Storage and doctor’s offices are often spaces that veterinarians and team members feel get short shrift in a new practice. While they’re not spaces that generate revenue, Glassman says, it’s worthwhile to invest in them for team comfort.
“Doctors need to have adequate space to work on medical records and return phone calls,” he says. “That’s more than sharing a desk in some place the size of a closet.”
Step 3: Plan for the future
As hard as it might be to think about now, your financial plan needs to take into account your eventual exit strategy. While banks may agree to lend you a certain amount, this doesn’t mean your project is viable. To make your practice attractive to potential buyers when you’re ready to sell, the new owner must be able to make more than a salary. And a large mortgage can bite into potential profits.
“A successful project isn’t just one that pays the mortgage,” Glassman says. “You also need the practice to retain some value so you can sell it when you’re ready and walk away with some cash.”
Look at your project strategically with a long-term view, Glassman says. While you might be tempted to pull out all the stops making the practice look as good as it can, you have to keep it real and measure what the cost does to the practice in the long-run.
To evaluate your project’s potential for success, Glassman recommends seeking the opinion of an independent financial or practice advisor. “Don’t rely on the fact that the bank says it will give you the money,” he says. “I’ve seen that too frequently. You want to measure success on all levels, not just whether you can pay off the loan.”
Once you have your building plan nailed down, bring in your advisor to determine whether you can afford the cost of construction, Glassman says. Your chances of success increase when you determine what you need in terms of cash flow. Be prepared for your plan to take a while to implement—and, if possible, be prepared with a cash buffer while you work to meet your goal.

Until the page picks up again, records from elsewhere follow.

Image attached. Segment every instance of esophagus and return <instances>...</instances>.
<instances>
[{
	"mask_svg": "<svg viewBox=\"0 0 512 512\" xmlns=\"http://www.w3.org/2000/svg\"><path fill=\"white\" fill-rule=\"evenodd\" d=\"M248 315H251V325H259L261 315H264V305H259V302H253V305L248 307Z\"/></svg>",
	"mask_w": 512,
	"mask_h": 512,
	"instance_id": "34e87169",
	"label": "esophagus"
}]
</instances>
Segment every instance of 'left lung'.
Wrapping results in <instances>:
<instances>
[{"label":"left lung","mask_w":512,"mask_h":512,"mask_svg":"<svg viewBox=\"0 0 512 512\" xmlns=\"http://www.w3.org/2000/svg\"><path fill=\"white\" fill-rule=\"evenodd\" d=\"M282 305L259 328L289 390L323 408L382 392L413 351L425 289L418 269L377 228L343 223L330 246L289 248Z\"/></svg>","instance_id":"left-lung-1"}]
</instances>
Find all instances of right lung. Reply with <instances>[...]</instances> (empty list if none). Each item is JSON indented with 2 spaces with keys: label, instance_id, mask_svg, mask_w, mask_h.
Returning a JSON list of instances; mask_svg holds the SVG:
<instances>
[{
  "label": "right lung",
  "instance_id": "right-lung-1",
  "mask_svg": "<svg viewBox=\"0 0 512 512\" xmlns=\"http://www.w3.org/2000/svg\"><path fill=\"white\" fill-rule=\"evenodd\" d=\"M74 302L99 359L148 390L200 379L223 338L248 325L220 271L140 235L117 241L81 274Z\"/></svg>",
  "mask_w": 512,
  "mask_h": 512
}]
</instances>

“Even a successful project can be overwhelming,” Glassman says. “You have to have the wherewithal to get from where you are to where you need to be to call your project a success.”
Your financing options
You have many options to finance your practice, and they include local banks, veterinary lenders, and Small Business Association, or SBA, loans. But how do you know which is the best option for your project?
Gary Glassman, CPA, says the best approach is to get multiple proposals from different types of lenders to help make your decision. “It’s a consumer decision, so you want to look at cost of financing and service,” Glassman says. “How much is it going to cost me, and what type of loan are they offering?”
For example, he says, an SBA loan may be more expensive and take longer, but it may offer financing on a project that wouldn’t be possible with other loans. And some veterinary lenders can be more flexible in terms of funding availability.
“The collateral available and the cash flow of the project determine the lender you might need,” Glassman says. “But I always tell people to explore all of their options. Just because you go to one bank doesn’t mean everybody’s going to put the same proposal in front of you, nor will all the costs be the same. Their criteria for lending may all be different. Lending comes in different flavors, shapes, and sizes.”
The biggest and most challenging part of the loan process, Glassman says, is the appraisal of the project. “Property values can be a challenge right now, based on the current market,” he says. “So it’s been a bit difficult to get the funds available out of a project based on what it costs versus how much you’ll be financed.”
Finally, remember this process takes time. Glassman recommends seeking preapproval as soon as you’ve got the costs contained for your project. “Don’t wait until everything’s done to pick and choose your lender,” he says. “You don’t want that process to hold up your project.”